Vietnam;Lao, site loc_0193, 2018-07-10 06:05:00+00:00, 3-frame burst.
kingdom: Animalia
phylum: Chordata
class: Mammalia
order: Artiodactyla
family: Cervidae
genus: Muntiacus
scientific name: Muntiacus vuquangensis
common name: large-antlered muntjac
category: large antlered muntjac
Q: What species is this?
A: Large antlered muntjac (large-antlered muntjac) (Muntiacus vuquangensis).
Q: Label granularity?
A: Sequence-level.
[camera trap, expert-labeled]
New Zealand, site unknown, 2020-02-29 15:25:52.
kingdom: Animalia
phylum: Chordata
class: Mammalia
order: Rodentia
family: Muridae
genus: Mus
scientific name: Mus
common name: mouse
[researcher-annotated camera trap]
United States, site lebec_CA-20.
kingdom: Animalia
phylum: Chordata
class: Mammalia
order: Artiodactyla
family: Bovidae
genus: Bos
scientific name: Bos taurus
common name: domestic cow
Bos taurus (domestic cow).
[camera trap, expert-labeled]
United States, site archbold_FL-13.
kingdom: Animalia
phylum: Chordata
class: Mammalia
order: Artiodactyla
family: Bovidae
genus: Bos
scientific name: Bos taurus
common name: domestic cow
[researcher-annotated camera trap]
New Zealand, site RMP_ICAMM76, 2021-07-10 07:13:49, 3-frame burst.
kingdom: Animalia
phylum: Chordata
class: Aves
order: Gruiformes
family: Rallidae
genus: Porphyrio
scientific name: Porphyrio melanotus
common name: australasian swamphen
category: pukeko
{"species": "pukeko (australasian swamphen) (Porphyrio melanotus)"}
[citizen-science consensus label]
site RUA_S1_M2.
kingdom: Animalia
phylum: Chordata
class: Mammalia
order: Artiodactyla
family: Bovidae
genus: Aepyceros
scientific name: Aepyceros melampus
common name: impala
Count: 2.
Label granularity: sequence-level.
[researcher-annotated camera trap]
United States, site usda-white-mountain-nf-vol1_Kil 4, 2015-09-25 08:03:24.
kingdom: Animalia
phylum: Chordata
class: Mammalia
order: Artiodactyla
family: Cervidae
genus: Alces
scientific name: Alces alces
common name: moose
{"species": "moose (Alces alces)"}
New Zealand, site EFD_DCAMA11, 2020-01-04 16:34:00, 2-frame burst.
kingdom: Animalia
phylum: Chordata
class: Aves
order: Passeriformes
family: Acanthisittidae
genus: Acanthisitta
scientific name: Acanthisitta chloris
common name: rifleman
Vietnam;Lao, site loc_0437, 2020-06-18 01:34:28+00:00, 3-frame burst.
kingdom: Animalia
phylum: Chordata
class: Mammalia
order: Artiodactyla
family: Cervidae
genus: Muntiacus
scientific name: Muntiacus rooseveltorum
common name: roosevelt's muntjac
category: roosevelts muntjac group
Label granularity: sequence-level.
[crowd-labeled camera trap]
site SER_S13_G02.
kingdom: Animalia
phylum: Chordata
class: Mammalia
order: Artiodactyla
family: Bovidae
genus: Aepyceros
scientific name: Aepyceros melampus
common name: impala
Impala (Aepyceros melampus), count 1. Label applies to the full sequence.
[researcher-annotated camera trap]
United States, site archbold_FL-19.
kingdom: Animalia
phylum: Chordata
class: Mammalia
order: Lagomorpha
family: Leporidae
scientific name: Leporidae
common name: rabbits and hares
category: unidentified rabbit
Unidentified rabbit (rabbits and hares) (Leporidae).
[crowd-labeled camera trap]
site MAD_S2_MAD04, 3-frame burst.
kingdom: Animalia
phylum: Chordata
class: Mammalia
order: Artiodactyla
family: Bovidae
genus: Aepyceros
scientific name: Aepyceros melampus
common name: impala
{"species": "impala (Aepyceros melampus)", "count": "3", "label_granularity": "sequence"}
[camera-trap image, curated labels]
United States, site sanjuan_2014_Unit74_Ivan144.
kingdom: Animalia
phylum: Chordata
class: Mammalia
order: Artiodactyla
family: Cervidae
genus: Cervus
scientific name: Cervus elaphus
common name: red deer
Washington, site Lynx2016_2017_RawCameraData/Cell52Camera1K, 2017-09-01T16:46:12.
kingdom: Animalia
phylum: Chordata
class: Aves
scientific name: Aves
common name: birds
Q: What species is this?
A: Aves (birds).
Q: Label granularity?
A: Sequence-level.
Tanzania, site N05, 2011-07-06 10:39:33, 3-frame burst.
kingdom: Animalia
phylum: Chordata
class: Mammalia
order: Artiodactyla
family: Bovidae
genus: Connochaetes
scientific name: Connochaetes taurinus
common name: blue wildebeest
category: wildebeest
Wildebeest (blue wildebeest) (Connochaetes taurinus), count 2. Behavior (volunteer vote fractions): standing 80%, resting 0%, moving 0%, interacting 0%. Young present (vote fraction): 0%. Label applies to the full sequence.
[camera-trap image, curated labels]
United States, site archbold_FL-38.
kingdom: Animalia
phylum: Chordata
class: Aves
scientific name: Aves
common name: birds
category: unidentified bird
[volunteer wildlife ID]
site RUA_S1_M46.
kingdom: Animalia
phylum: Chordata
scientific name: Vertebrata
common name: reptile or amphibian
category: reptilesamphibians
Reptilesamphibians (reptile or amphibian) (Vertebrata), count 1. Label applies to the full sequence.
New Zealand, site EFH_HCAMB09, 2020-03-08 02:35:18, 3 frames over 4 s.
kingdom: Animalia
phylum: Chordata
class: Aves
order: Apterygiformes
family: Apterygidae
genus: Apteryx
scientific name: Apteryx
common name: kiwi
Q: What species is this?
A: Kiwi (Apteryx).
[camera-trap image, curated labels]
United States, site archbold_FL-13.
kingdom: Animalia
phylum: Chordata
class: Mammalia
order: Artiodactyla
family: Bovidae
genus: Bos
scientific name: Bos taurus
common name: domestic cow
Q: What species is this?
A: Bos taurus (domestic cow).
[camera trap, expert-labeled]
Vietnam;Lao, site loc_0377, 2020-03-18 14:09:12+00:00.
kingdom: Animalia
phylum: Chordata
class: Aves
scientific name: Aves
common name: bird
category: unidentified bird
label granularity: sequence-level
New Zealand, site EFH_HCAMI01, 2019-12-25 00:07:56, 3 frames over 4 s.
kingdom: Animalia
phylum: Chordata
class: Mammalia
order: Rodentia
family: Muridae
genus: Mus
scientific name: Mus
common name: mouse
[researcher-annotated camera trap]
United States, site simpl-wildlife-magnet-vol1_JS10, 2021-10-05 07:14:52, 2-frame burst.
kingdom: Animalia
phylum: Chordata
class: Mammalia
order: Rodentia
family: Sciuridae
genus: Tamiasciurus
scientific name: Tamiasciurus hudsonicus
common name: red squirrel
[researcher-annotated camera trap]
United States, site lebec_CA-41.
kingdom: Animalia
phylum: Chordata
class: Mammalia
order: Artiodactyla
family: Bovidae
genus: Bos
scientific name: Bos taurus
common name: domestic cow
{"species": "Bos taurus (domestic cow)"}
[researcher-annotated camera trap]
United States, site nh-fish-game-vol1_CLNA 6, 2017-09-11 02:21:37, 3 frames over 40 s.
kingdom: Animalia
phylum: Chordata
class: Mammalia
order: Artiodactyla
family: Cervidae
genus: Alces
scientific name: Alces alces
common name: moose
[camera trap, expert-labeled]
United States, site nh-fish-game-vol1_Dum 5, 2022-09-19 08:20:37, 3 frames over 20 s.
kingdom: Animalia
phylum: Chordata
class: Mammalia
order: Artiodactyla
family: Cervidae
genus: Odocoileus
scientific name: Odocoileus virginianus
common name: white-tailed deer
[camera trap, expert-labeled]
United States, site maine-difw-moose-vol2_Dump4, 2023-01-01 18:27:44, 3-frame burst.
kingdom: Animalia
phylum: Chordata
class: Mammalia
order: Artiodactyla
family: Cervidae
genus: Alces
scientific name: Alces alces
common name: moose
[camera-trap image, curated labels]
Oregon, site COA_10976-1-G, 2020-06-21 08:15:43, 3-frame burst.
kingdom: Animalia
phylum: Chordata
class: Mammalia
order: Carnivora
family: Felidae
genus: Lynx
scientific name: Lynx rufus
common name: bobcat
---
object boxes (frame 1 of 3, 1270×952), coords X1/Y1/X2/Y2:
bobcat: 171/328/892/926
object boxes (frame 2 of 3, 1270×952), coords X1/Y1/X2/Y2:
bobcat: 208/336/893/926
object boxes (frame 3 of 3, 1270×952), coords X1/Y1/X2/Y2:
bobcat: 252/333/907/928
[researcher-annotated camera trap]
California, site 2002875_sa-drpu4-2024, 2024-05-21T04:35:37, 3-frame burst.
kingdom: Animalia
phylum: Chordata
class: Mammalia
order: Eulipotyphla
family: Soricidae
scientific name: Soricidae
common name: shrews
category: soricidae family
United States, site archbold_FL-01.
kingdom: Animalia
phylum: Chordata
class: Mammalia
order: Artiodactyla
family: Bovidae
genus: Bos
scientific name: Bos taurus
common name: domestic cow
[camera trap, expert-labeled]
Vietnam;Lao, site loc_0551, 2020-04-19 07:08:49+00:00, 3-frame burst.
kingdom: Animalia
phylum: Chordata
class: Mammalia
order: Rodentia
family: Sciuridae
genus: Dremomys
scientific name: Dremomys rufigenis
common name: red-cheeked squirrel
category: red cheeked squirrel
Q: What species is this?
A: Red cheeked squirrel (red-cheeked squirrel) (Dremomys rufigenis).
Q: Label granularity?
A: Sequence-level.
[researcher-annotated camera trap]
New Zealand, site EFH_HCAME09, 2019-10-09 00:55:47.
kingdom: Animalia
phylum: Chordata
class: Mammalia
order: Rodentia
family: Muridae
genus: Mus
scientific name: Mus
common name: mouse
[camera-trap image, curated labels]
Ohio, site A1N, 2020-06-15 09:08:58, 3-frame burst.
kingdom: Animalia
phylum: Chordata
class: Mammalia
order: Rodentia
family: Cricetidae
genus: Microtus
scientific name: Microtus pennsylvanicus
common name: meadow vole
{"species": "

══════════════════════════════

### Your goal
Check every line of the listing above for the string "muntjac", and give the number of lines that have it, nothing more.

### Result of the task
5